When it comes to nutrition, one person’s trash is another’s treasure, so take a look at vegetable and fruit skins and stalks.

Lots of the fruit and vegetables we buy go to waste with stalks and skins being tossed in the compost heap or the bin. This means we are throwing away valuable nutrients, and stalks and skins can also add flavour and texture to meals.

What’s so good about them?

Skin and stems are often high in fibre, which fills you up andis good for the digestive system. The skin, or the layer just under the skin, often contains considerable amounts of vitamins and minerals especially phytonutrients and antioxidants. Cooking veges and fruit in their skins also stops the leaching of valuable nutrients into the cooking water. But it’s important to remember not all the nutrients are in the skin, and if a dislike for skin is standing in the way of you eating fruit and veges, don’t feel too guilty about discarding it. You’ll still have a higher nutrient intake than if you skipped eating them entirely. If you do peel produce, try to take the thinnest layer possible.

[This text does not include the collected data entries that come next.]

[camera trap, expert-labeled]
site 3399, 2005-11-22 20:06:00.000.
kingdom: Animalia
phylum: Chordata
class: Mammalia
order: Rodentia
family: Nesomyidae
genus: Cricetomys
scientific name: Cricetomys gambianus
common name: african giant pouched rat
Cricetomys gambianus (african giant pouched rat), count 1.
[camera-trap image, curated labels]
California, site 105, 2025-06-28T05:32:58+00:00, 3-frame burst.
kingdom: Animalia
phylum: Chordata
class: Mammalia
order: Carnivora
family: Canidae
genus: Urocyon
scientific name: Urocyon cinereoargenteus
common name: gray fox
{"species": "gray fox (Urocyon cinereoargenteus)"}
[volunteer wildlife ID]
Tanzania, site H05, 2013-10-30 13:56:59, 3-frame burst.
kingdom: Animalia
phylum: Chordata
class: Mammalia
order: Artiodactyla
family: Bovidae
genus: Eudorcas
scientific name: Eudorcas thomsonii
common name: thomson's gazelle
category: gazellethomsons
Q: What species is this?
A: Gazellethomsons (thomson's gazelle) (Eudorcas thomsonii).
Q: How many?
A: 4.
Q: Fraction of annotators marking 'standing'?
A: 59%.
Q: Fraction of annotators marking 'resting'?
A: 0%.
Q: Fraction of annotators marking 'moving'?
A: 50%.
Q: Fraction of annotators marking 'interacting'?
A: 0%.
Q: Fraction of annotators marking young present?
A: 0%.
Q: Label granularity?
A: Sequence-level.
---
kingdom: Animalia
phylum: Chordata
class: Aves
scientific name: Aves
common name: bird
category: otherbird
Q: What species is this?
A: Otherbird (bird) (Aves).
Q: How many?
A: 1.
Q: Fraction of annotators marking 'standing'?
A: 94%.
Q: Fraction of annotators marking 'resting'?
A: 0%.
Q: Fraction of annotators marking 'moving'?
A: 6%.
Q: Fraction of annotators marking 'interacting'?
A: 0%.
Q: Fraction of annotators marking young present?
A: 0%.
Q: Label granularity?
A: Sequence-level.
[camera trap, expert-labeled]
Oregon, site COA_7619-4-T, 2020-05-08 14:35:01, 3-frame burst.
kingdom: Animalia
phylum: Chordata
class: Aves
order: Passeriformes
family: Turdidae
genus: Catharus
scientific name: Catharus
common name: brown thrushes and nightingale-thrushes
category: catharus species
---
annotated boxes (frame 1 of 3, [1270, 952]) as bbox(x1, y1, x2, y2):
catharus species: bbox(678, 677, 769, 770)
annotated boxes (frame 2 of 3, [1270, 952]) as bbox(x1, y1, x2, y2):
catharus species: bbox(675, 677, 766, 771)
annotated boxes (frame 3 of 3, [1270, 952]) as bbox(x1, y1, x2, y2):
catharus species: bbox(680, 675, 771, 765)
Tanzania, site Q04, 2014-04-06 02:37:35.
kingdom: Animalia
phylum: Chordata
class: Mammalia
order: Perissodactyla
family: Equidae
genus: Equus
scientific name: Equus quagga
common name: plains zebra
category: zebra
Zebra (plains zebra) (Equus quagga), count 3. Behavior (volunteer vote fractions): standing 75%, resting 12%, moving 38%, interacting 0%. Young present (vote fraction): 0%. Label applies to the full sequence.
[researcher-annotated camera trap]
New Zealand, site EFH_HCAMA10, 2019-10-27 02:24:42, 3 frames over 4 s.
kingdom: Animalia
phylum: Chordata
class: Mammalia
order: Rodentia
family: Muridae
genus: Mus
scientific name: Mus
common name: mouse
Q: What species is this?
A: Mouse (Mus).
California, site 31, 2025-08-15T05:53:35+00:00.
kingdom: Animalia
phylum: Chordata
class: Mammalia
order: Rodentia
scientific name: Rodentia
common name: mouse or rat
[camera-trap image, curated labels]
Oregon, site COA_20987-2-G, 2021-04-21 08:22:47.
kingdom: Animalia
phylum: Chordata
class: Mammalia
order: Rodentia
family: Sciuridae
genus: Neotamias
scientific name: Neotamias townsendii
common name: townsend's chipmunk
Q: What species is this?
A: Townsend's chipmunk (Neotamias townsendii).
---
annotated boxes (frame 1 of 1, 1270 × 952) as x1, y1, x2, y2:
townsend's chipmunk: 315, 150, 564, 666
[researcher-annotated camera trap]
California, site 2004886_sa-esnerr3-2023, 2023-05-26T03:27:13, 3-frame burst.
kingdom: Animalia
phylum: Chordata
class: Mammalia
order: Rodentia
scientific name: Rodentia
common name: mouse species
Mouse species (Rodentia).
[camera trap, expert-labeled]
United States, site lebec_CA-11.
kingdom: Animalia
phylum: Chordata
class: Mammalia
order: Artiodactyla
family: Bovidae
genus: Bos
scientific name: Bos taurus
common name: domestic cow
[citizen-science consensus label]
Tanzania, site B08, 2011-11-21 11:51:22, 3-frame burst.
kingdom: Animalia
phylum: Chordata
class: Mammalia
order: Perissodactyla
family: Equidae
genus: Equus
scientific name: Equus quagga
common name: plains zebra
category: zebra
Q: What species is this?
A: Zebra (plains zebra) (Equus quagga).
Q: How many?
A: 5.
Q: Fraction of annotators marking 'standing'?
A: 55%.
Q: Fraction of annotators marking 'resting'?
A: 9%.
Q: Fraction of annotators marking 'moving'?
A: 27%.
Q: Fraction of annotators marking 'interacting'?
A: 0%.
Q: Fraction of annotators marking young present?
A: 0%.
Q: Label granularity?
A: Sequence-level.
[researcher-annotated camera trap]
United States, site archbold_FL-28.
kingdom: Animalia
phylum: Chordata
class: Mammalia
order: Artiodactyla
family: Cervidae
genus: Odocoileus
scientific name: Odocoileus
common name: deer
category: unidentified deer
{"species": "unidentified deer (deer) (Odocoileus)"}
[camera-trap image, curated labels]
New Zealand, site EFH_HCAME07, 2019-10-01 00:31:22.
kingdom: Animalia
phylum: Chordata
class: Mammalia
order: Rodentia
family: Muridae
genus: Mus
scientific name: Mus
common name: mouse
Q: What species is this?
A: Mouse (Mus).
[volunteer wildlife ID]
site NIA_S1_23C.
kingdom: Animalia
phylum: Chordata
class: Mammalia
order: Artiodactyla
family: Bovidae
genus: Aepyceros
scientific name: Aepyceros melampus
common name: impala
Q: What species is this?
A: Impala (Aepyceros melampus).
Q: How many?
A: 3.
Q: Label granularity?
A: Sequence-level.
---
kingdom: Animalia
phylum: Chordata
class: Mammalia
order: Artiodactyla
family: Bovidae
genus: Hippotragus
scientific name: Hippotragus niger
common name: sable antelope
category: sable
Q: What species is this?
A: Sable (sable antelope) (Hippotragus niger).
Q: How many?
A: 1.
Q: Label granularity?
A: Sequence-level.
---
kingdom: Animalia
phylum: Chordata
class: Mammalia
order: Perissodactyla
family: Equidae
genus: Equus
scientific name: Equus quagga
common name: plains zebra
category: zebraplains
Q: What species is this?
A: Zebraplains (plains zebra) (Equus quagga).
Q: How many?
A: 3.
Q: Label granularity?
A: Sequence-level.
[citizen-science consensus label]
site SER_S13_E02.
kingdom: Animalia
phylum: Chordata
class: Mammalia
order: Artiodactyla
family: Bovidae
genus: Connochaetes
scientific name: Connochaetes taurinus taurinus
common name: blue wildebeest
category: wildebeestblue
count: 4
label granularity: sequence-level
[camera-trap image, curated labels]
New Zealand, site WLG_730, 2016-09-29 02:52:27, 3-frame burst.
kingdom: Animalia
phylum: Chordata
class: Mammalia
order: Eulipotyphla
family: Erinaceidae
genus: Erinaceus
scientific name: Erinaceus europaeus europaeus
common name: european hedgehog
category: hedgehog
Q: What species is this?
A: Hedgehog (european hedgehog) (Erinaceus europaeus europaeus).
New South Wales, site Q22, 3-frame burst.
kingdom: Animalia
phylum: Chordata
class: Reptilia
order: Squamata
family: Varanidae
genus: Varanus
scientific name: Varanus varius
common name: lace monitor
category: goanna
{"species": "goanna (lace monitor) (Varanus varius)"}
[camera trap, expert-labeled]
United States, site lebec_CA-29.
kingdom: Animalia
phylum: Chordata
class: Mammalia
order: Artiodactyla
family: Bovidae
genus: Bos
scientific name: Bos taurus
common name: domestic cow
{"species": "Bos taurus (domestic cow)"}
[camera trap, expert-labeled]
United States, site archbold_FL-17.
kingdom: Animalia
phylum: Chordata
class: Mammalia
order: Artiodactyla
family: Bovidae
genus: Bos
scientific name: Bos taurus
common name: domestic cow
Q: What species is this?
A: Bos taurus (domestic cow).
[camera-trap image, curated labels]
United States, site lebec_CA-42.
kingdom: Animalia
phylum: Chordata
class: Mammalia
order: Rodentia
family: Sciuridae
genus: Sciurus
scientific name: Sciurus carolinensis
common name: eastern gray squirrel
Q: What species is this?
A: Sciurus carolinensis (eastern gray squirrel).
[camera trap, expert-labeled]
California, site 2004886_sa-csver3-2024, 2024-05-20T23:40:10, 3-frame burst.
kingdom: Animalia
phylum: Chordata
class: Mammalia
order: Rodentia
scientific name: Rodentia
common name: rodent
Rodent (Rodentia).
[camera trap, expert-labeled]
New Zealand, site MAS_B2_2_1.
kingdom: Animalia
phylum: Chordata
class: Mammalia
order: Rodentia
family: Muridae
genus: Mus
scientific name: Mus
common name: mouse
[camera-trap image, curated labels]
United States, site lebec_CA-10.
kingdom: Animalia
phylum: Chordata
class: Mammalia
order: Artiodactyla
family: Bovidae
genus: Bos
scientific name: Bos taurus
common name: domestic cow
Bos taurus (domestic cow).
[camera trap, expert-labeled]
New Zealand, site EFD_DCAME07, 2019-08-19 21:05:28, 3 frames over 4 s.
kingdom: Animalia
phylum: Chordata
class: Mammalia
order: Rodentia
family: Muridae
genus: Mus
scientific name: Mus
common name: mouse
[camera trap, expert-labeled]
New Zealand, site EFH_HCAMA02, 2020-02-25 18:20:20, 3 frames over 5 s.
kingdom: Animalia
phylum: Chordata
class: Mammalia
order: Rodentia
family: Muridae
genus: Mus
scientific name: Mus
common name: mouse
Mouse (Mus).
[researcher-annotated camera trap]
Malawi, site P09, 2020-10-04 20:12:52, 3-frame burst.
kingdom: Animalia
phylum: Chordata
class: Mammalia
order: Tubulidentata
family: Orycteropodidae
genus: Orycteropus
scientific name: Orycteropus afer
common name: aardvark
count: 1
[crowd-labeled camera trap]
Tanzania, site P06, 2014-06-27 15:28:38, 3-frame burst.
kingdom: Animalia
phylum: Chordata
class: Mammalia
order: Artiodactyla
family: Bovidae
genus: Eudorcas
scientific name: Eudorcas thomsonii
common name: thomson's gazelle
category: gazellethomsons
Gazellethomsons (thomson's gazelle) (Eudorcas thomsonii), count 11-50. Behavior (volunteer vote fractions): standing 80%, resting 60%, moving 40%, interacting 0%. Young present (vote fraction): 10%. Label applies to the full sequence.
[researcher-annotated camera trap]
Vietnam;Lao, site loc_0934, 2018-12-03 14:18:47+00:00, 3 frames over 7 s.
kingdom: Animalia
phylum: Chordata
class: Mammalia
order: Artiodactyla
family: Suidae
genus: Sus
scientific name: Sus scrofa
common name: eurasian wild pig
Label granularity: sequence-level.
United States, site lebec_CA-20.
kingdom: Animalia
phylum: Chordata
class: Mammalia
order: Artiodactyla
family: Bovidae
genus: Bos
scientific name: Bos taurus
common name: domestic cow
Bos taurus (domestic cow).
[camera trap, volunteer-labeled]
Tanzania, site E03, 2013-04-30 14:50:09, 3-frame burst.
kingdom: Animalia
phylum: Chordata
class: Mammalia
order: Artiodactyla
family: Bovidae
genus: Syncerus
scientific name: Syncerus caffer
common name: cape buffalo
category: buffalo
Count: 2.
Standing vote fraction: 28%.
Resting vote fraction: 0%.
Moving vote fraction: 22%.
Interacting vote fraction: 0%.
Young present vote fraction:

Ways to use skins and stalks

  • When using fruits and vegetables such as apples, carrots and potatoes don’t peel them — grate, slice or dice, with their skins on.
  • When gently frying leafy greens, slice the stems and cook for a couple of minutes before adding the leaves.
  • Make a refreshing drink by blending watermelon flesh and rinds with lime juice and mint.
  • Collect and store vegetable waste in the freezer. Once you have enough, throw in the slow cooker with water and seasonings and cook overnight. Strain and you’ll have fresh vegetable stock.
  • Silver beet stalks can be pickled for a crunchy, chutney-like relish or puréed for hummus.
  • Marinate watermelon rind in a mixture of lemongrass syrup, lime juice, basil, fresh chilies, and fish sauce and add to a salad or stir-fry.
  • Onion leftovers can add lots of flavour to soups and stocks. Simmer, and then discard skins before serving.
  • Juice your carrots with the greens and skins still on.
  • Add apple peel to simmering oatmeal along with raisins and cinnamon, or throw it into a smoothie for extra fibre.
  • Grate or finely slice stalks of broccoli or cauliflower and add to coleslaw. Or add to a stir-fry, along with the florets. The tender leaves of these vegetables can also be used.